Low-Latency Desktop Audio Capture Without Feedback (Linux, Electron) #12

Open
opened 2026-04-16 23:41:19 +00:00 by myxelium · 0 comments
Owner

User Story: Low-Latency Desktop Audio Capture Without Feedback (Linux, Electron)

Context

I am building a Discord-like application using Electron on Linux. The app includes screen sharing with system audio capture.
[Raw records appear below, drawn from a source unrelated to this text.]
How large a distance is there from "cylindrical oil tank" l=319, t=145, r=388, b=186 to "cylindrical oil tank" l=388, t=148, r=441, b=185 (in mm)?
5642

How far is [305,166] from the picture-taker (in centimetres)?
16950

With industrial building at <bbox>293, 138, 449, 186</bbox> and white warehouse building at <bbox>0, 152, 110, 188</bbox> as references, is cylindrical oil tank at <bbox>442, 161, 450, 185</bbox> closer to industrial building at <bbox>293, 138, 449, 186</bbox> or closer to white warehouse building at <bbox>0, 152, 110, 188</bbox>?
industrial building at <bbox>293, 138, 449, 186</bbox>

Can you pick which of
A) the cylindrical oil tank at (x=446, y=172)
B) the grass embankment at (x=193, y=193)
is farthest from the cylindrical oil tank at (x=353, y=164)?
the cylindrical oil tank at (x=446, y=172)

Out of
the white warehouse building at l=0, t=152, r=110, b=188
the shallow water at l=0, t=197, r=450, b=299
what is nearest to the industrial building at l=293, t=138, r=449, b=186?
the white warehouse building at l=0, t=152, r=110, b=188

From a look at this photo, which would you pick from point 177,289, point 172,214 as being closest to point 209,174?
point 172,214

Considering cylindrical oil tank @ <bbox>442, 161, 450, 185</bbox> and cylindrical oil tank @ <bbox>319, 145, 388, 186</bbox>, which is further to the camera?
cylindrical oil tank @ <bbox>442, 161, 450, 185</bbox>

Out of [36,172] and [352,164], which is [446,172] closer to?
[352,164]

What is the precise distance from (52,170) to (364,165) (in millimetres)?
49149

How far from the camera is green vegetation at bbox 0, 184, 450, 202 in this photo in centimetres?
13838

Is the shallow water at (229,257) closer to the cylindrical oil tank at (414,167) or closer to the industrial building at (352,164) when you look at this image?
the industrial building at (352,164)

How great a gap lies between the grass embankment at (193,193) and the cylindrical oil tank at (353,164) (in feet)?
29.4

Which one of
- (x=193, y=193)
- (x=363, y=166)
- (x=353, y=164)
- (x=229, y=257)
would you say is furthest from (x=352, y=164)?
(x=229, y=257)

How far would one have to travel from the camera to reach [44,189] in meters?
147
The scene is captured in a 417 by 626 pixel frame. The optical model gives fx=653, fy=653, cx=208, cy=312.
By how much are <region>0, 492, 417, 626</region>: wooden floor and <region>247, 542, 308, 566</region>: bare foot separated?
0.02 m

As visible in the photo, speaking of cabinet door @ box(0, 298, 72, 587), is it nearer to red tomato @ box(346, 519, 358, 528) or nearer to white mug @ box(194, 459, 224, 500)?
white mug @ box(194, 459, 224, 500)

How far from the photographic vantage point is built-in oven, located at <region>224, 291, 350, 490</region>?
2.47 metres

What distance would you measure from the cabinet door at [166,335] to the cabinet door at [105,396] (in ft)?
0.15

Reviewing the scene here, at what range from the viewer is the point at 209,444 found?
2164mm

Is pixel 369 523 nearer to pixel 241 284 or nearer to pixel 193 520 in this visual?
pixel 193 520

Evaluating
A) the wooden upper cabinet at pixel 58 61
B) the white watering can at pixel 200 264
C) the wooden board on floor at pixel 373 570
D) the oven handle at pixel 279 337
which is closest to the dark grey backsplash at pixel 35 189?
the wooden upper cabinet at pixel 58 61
The current implementation uses PulseAudio (pactl, parec) with:

  • Virtual sinks (module-null-sink)
  • Loopbacks (module-loopback)
  • Monitor source capture (parec)

This setup successfully captures desktop audio while excluding the app’s own audio (preventing feedback loops). However, it introduces ~2 seconds of audio latency, causing significant desynchronization with the video stream.


Problem Statement

The current audio pipeline introduces excessive latency due to buffering across:

  • PulseAudio loopbacks
  • Monitor sources
  • parec internal buffering
  • Node.js stream + IPC transfer

This makes the solution unsuitable for real-time communication.


Goal

Design a low-latency (<100ms target) desktop audio capture system on Linux that:

  1. Captures system audio (what the user hears)
  2. Excludes audio produced by the app itself (no feedback loop)
  3. Stays synchronized with video (WebRTC-friendly latency)
  4. Works reliably across common Linux environments
  5. Integrates with Electron

Current Architecture (Simplified)

App audio → VOICE_SINK
Other apps → SCREEN_SHARE_SINK

SCREEN_SHARE_SINK.monitor → parec → Node → IPC → renderer → WebRTC

Loopbacks:
- SCREEN_SHARE_SINK.monitor → real output sink
- VOICE_SINK.monitor → real output sink

Additionally:

  • Sink inputs are dynamically rerouted using pactl
  • App-owned processes are detected and separated
  • A polling + event-based system enforces routing

Key Constraints

  • Must run on Linux (PulseAudio and/or PipeWire environments)
  • Must work inside Electron (Node.js + Chromium)
  • Cannot rely on kernel modules or privileged access
  • Should degrade gracefully if advanced audio routing is unavailable
  • Must prevent audio feedback (strict requirement)

Non-Goals

  • Windows or macOS support
  • Microphone capture (handled separately)
  • Audio effects or processing (focus is routing + latency)

Requirements

Functional

  • Capture system audio in real time
  • Exclude app’s own playback audio from capture
  • Maintain stable routing even when new audio streams appear
  • Support starting/stopping capture dynamically

Non-Functional

  • End-to-end latency: <100ms (ideal), <200ms (acceptable)
  • No audible glitches or dropouts
  • Minimal CPU overhead
  • Robust against stream churn (apps opening/closing)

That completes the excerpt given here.